Hemodynamic effect produced by microinjection of angiotensins at the caudal ventrolateral medulla of spontaneously hypertensive rats.

In the present study, the effect of caudal ventrolateral medulla (CVLM) microinjection of angiotensin-(1-7) (Ang-(1-7)) and angiotensin II (Ang II) on mean arterial pressure (MAP), heart rate (HR) and pulsatile vascular blood flow (VBF; Transonic System) of the femoral, renal or mesenteric arteries was evaluated in male Wistar and spontaneously hypertensive rats (SHR) anesthetized with urethane. The vascular resistance (VR) was calculated by the ratio between the changes in MAP and VBF. Ang-(1-7) (40 ng) and Ang II (40 ng) microinjection into the CVLM caused similar depressor effects in Wistar rats and SHR. The hypotensive effect produced by Ang-(1-7) into the CVLM of Wistar rats was accompanied by a decrease in femoral (DeltaVR/VRbaseline=-0.12+/-0.04 vs. 0.001+/-0.03; after saline) and renal (DeltaVR/VRbaseline=-0.10+/-0.02 vs. -0.003+/-0.02; after saline) vascular resistance.
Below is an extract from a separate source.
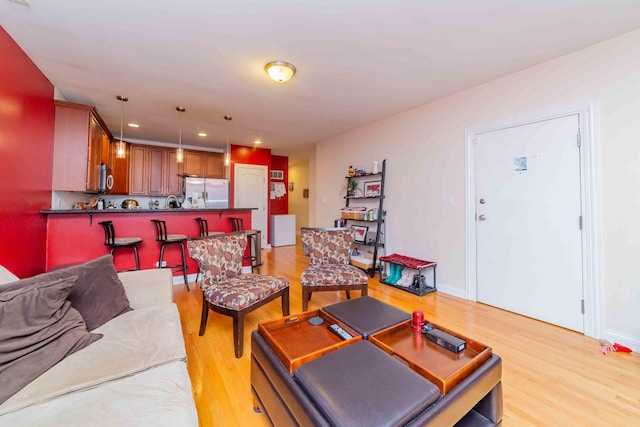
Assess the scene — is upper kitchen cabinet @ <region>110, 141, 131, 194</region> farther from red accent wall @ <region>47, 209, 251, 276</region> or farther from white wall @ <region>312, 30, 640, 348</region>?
white wall @ <region>312, 30, 640, 348</region>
On the other hand, the Ang II hypotensive effect in Wistar rats produced only changes in renal vascular resistance (DeltaVR/VRbaseline=-0.16+/-0.02 vs. -0.003+/-0.02; after saline). In SHR, the hypotensive effect produced by Ang-(1-7) and Ang II caused decrease in renal vascular resistance (DeltaVR/VRbaseline=-0.18+/-0.03 and -0.13+/-0.01, respectively, as compared with saline, DeltaVR/VRbaseline=-0.06+/-0.02), but did not alter the femoral or mesenteric vascular resistance. These data show that Ang II and Ang-(1-7) hypotensive effect at the CVLM involves the participation of different vascular beds. Further, the lack of involvement of the femoral vascular bed in SHR suggests that hypertension may induce alteration in the neural control of the different vascular beds, at least at the CVLM.